#### Parts of the exercise
**1)** Arrange the records as a numbered list, from the line containing "What is the extent" through the last line of the records, leaving out blank lines.
**2)** Pick up the README for the Neuro neural network library after its last line and continue it.
-- START Text --
Skip to content

ScavyXYZ/Neuro

Folders and files

NameName
Last commit message
Last commit date

Latest commit

 

History

5 Commits
 
 
 
 
 
 

Repository files navigation

Neuro

A single-header C++23 neural network library with AVX2/SSE2 acceleration

C++23 Header only License: MIT


Drop Neuro.h into your project. That's it — no build system, no dependencies, no configuration.

#include "Neuro.h"

auto net = std::make_unique<Static_neuro<784, 256, 128, 10>>(
    activations::ReLU, 0.01, activations::Linear);

net->init(neuro_init::kaiming, 42);
net->train(input, target);
auto out = net->predict(input);

Features

  • Header-only — one #include and you're done
  • Two flavors — compile-time topology (Static_neuro) or runtime topology (Neuro)
  • SIMD acceleration — AVX2 and SSE2 dot-product and weight-update kernels, selected automatically
  • 13 built-in activations — ReLU, GELU, Swish, Mish, Tanh, Sigmoid, SELU, ELU, and more
  • Separate output activation — no more ReLU killing your output layer
  • Xavier & Kaiming initialization — or supply your own bounds per layer
  • Binary checkpointingsave() / load() in one call
  • Zero runtime dependencies — standard library only

Quick Start

1. Copy the header

cp Neuro.h your_project/

2. Compile

# Maximum performance (recommended)
g++ -std=c++23 -O3 -mavx2 -mfma main.cpp -o train

# SSE2 only
g++ -std=c++23 -O3 -msse2 -msse3 main.cpp -o train

# Scalar (no SIMD)
g++ -std=c++23 -O3 main.cpp -o train

3. Train

#include "Neuro.h"
#include <memory>
#include <array>
#include <algorithm>
#include <random>

int main() {
    // Static topology — allocate on the heap (large object, ~1.6 MB for this shape)
-- END Text --
-- START Working data --
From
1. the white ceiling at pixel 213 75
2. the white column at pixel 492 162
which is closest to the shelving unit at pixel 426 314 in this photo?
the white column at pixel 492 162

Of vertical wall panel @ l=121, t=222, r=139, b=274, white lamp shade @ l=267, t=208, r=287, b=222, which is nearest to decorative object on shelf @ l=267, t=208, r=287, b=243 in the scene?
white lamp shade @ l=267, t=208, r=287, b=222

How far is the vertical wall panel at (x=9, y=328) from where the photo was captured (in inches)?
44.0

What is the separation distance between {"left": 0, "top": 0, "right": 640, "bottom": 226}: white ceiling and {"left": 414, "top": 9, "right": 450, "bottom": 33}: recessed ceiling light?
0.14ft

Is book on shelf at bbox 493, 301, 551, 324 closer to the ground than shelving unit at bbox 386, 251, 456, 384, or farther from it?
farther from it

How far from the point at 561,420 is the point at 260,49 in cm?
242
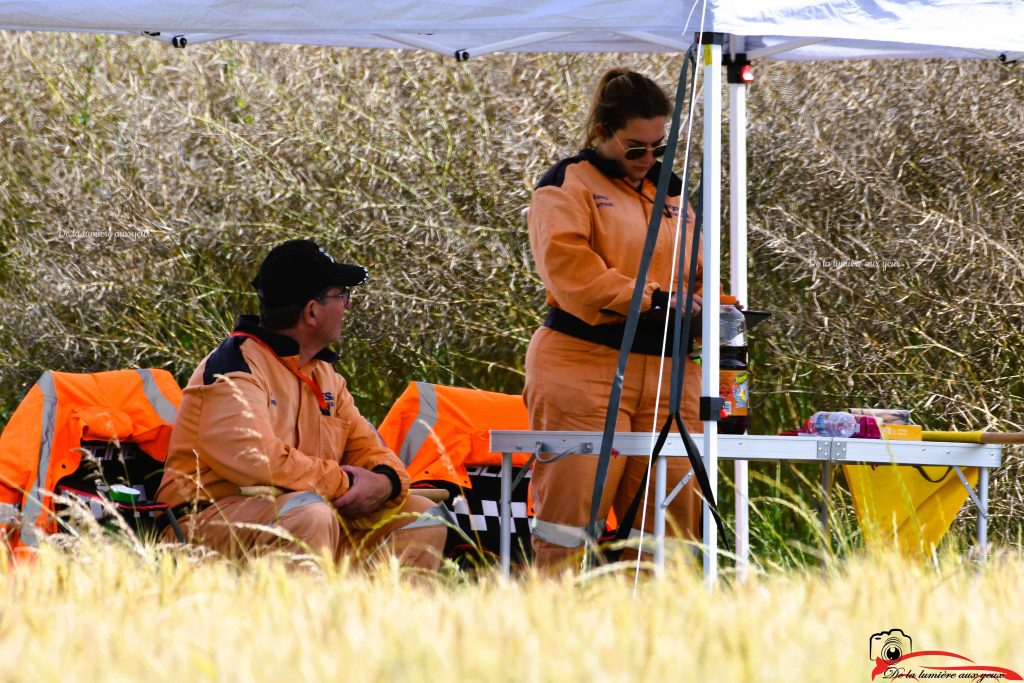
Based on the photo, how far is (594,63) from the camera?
5719mm

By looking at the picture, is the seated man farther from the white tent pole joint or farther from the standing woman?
the white tent pole joint

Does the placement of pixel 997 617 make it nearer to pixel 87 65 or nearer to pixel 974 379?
pixel 974 379

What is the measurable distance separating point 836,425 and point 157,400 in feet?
5.88

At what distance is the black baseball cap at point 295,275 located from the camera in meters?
3.53

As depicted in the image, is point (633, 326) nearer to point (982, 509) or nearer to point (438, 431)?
point (982, 509)

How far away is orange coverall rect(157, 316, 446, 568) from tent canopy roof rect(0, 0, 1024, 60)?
0.79 metres

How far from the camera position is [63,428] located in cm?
352

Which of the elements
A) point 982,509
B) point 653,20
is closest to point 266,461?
point 653,20

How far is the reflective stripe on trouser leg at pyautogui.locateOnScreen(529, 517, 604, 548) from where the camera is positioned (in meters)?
3.42

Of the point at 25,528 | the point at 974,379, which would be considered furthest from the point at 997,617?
the point at 974,379

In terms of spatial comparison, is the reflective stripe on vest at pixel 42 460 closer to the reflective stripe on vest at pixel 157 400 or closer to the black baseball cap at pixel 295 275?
the reflective stripe on vest at pixel 157 400

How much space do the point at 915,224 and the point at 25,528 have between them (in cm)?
330

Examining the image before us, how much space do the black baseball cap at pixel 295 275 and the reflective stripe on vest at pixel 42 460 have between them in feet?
1.93

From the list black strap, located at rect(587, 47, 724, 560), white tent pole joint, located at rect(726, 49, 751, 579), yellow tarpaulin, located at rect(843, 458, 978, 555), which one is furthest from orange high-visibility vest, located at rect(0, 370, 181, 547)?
yellow tarpaulin, located at rect(843, 458, 978, 555)
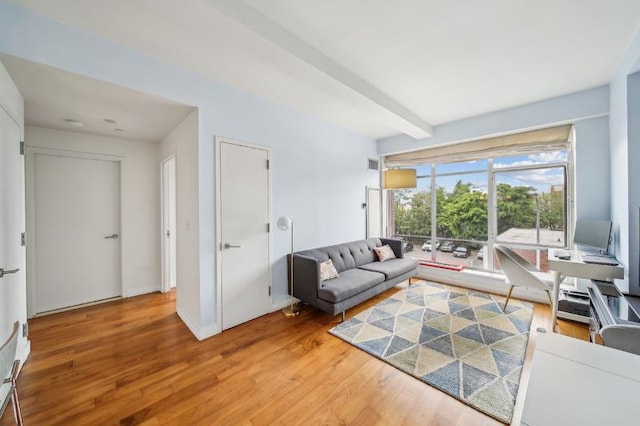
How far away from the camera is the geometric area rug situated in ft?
6.19

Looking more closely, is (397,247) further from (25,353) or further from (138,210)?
(25,353)

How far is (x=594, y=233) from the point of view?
9.27 feet

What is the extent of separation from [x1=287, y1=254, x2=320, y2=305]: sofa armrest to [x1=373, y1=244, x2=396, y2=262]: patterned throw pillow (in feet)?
5.44

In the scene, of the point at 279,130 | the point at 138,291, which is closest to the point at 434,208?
the point at 279,130

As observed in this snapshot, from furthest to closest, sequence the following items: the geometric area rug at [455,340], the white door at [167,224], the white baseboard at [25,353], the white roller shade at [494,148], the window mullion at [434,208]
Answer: the window mullion at [434,208] < the white door at [167,224] < the white roller shade at [494,148] < the white baseboard at [25,353] < the geometric area rug at [455,340]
-- END Working data --
#### Exercise responses
**1)**
1. What is the extent of separation from [x1=287, y1=254, x2=320, y2=305]: sofa armrest to [x1=373, y1=244, x2=396, y2=262]: patterned throw pillow (in feet)?
2. 5.44
3. In the scene, of the point at 279,130 | the point at 138,291, which is closest to the point at 434,208?
4. the point at 279,130
5. As observed in this snapshot, from furthest to closest, sequence the following items: the geometric area rug at [455,340], the white door at [167,224], the white baseboard at [25,353], the white roller shade at [494,148], the window mullion at [434,208]
6. Answer: the window mullion at [434,208] < the white door at [167,224] < the white roller shade at [494,148] < the white baseboard at [25,353] < the geometric area rug at [455,340]

**2)**
    auto net = std::make_unique<Static_neuro<784, 256, 128, 10>>(
        activations::ReLU,   // hidden layers
        0.01,                // learning rate
        activations::Linear  // output layer — linear is correct for MSE loss
    );

    net->init(neuro_init::kaiming, /*seed=*/42);

    // --- your training loop ---
    std::array<double, 784> input;   // fill with normalized pixel values [0, 1]
    std::array<double, 10>  target;  // one-hot encoded label
    target.fill(0.0);
    target[3] = 1.0;

    net->train(input, target);

    // --- inference ---
    auto out = net->predict(input);
    int cls = std::distance(out.begin(), std::max_element(out.begin(), out.end()));

    // --- persist ---
    net->save("model.bin");
}

Two Classes

Static_neuro<In, ...Layers> Neuro
Topology Fixed at compile time Set at runtime
Storage std::array inside the object Heap (AlignedVector)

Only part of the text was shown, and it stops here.